NanoMath Winter Championship
January 30, 2021
A student-run online math competition and event for high school and advanced middle school students. In addition to contest rounds, we also have various activities.
This contest will be a partial re-run of the ASDAN Math Tournament, a math contest in China with 750+ participants with problem writers from Berkeley/BMT, Stanford/SMT, JHU/JHMT, Princeton/PUMaC, etc.
Our goal is to make mathematics beyond the school curriculum accessible to more people and promote the collaborative nature of math.
Activities include an estimathon, a guest lecture by Simon Rubinstein-Salzedo, director of Euler Circle, as well as other notable mathematicians.
Our organization previous hosted the Fall Math Meet in October 2020, where over 250 students competed live.
Format & Scoring
The Individual Round consists of 10 problems to be solved in 50 minutes by yourself.
The Team Round consists of 10 problems to be solved in 40 minutes in teams of three people.
The Guts Round consists of 8 sets of 3 questions each, solved one set at a time, in order, in 60 minutes.
Schedule (Pacific Time)
|8:45 – 9:15 AM||Check In|
|9:15 – 9:30 AM||Opening Ceremony|
|9:30 – 10:45 AM||Individual Round|
|10:45 – 11:00 AM||Break|
|11:00 – 11:15 AM||Preparation for Team Round|
|11:15 AM – 12:15 PM||Team Round|
|12:15 – 12:45 PM||Lunch|
|12:45 – 1:45 PM||Half-time Events|
|1:45 – 2:00 PM||Preparation for Guts Round|
|2:00 – 3:20 PM||Guts Round|
|3:20 – 4:45 PM||Break / Tiebreaker|
|4:45 – 5:15 PM||Awards Ceremony|
Frequently Asked Questions
Who can attend the contest?
Any student aged 18 or under and who has not started college is eligible to attend the Winter Championship. However, problems are written at a high school level. For questions about eligibility and exceptions, please email us at firstname.lastname@example.org. Students outside of the U.S. are welcome to compete and receive digital prizes such as gift cards, but are not eligible to receive physical prizes to logistical reasons.

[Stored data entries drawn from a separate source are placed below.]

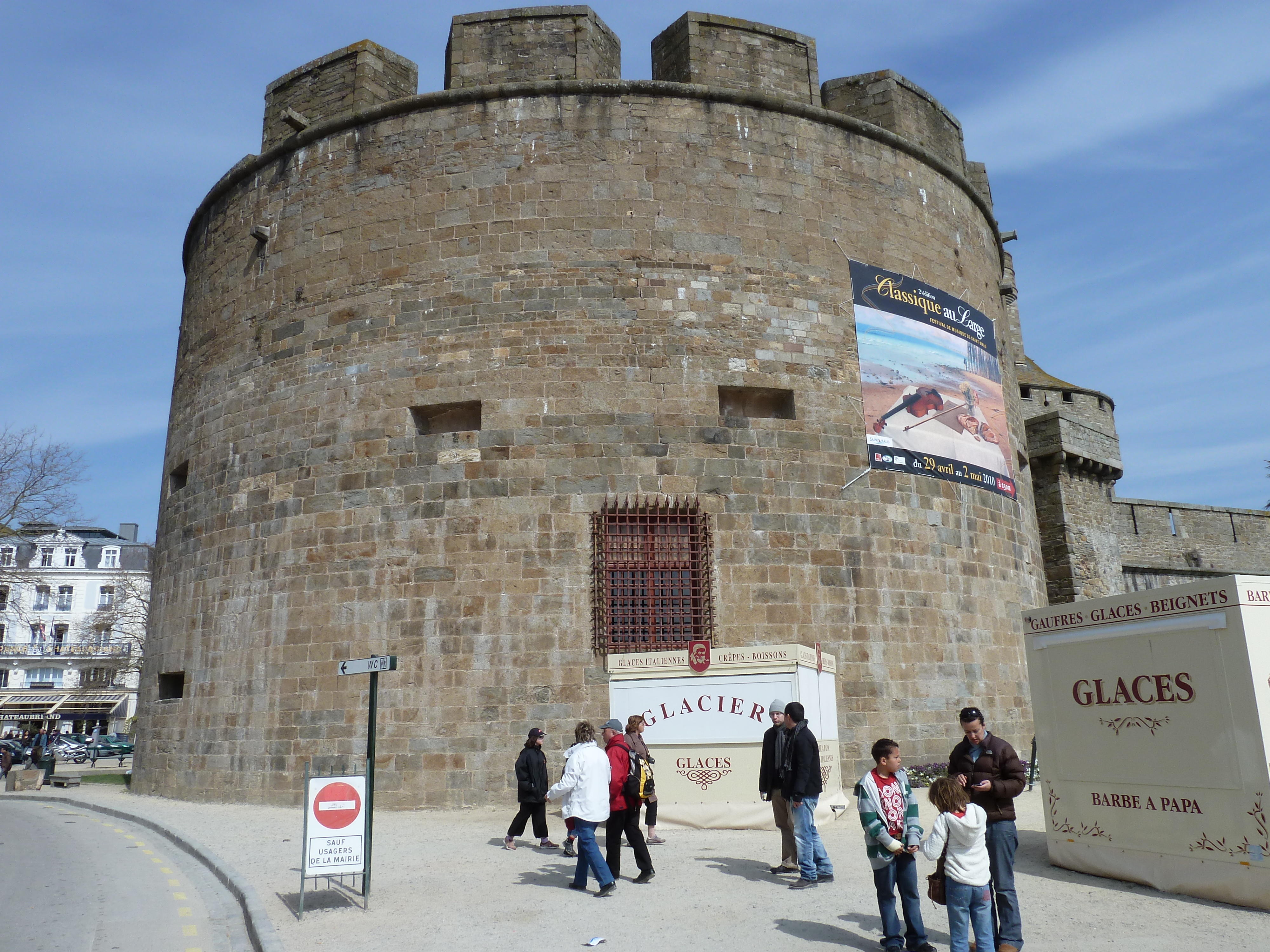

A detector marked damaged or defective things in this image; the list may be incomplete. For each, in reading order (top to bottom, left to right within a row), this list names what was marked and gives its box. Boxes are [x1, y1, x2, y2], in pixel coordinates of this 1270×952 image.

rusty iron grille [592, 495, 716, 655]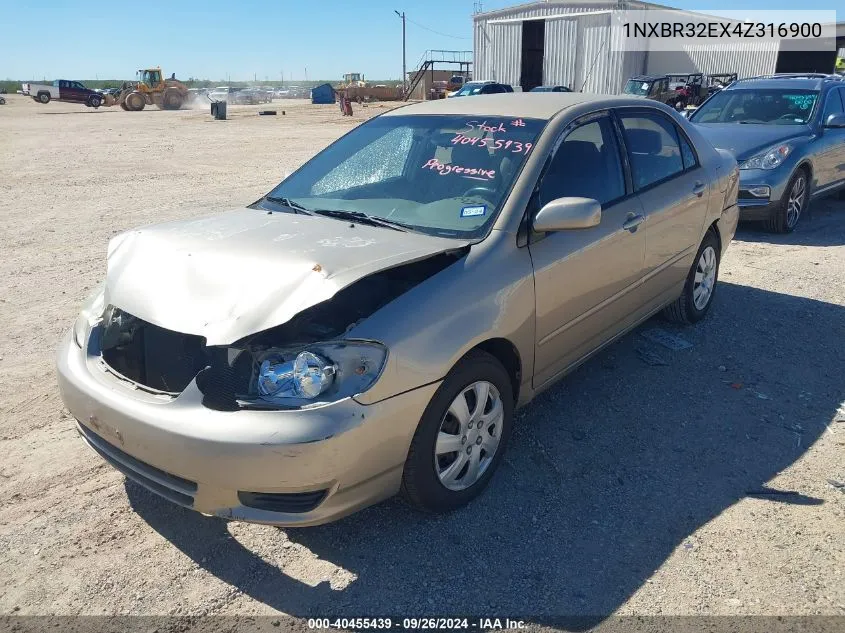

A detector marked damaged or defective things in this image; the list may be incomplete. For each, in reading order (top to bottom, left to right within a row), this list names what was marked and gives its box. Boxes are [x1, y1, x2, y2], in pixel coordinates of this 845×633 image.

crushed front bumper [56, 328, 438, 524]
damaged toyota corolla [56, 91, 736, 524]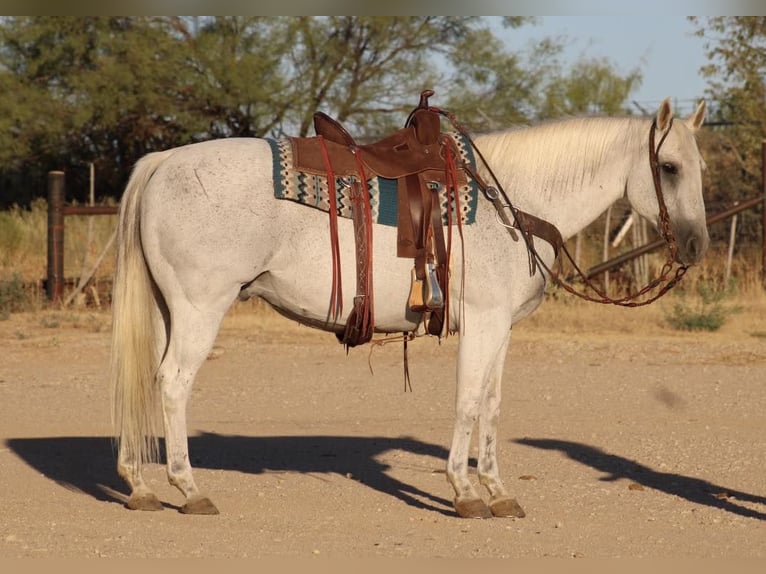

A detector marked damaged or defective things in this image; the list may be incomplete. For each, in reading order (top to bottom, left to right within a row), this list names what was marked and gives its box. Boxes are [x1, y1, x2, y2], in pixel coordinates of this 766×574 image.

rusty post [46, 170, 65, 302]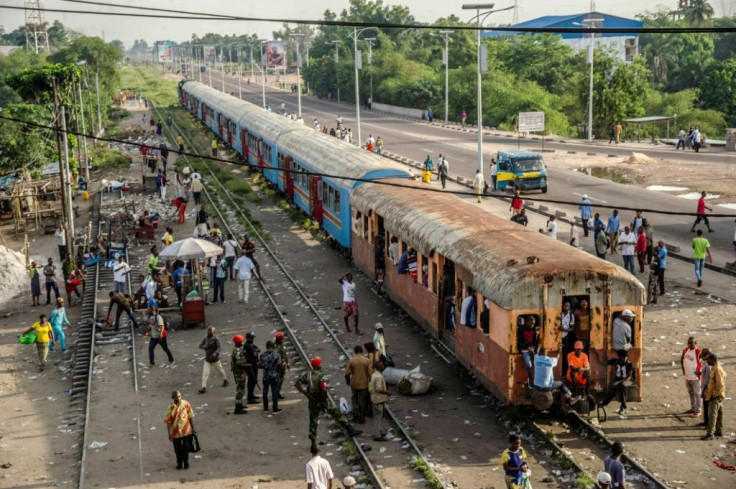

Will there be activities besides the contest?
Yes! There will be talks by notable mathematicians, as well as other activities.
Who may be on a team?
A team consists of three competitors. Students do not have to be from the same school in order to be on a team.
What should I do if I do not have enough people to form a complete team?
If you do not have a complete team, we can help you find other teams to pair up with. You can also compete with an incomplete team; however, you will be at a disadvantage.
What materials are allowed on the contest?
We follow the same rules as AMC and AIME. The materials allowed are rulers, straightedges, compasses, and graph paper. Calculators are not allowed, and computers should only be used to communicate during team rounds.
What topics may appear on the tests?
The topics covered are Algebra, Geometry, Number Theory, and Combinatorics. You can view some sample questions here. Note that sample questions may not be indicative of test difficulty.
How hard are the tests?
For those familiar with math competitions, the difficulty of the tests ranges from early AMC to late AIME problems. You can view some sample questions here. Note that receiving what might be considered a "passing" grade in school will be rather difficult, so don't be discouraged if you don't.
How will the contest be held?
The contest will be held live over Zoom on January 30, 2021. The link will be sent out shortly before the contest date.